Kathleen wurde nie gefunden - und es wurde nie Anklage im Zusammenhang mit ihrem Verschwinden erhoben. Nach dem Urteilsspruch forderte die Familie von Kathleen, dass Durst auch wegen ihres Verschwindens strafrechtlich verfolgt werden sollte.

Durst, der unter anderem an Blasenkrebs erkrankt ist, hat die Anschuldigungen stets bestritten.

2001 den Nachbarn zerstückelt

Der jetzt Verurteilte hatte bereits in einem anderen Fall vor Gericht gestanden. 2003 gab er zu, einen Nachbarn zwei Jahre zuvor in Galveston im US-Bundesstaat Texas getötet und zerstückelt zu haben.

Die Tötung sei in Notwehr erfolgt, er sei in Panik geraten und habe beschlossen, die Leiche zu zerstückeln. Durst wurde damals freigesprochen. Laut Staatsanwaltschaft wollte Durst die Identität des Mannes stehlen, um den Ermittlungen zum Verschwinden seiner Frau zu entgehen.

"Du bist erwischt! Was zum Teufel habe ich getan?"

In der HBO-Dokumentation "The Jinx" aus dem Jahr 2015 schien Durst die Morde zu gestehen. Er ging auf die Toilette, während er noch ein eingeschaltetes Mikrofon trug. Das zeichnete eine Reihe von Kommentaren auf, die wie ein Geständnis wirkten.
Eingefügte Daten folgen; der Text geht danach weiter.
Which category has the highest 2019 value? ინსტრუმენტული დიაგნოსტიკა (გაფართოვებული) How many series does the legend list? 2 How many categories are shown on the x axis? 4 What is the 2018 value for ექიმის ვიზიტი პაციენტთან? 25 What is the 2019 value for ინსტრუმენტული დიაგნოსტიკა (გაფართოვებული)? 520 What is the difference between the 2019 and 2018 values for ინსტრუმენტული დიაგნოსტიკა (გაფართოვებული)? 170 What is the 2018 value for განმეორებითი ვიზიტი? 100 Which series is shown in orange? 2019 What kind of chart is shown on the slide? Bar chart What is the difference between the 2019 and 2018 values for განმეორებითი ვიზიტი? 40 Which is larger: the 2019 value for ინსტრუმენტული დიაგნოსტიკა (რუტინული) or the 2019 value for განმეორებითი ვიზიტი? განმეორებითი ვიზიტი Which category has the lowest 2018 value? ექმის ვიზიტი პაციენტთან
"Du bist erwischt! Was zum Teufel habe ich getan? Sie alle umgebracht, natürlich", sagte er. Die Abschriften der Tonaufnahmen vor Gericht zeigten Medienberichten zufolge jedoch, dass die Zitate zusammengefügt und bearbeitet worden waren, um sie in eine andere Reihenfolge und einen anderen Kontext zu bringen.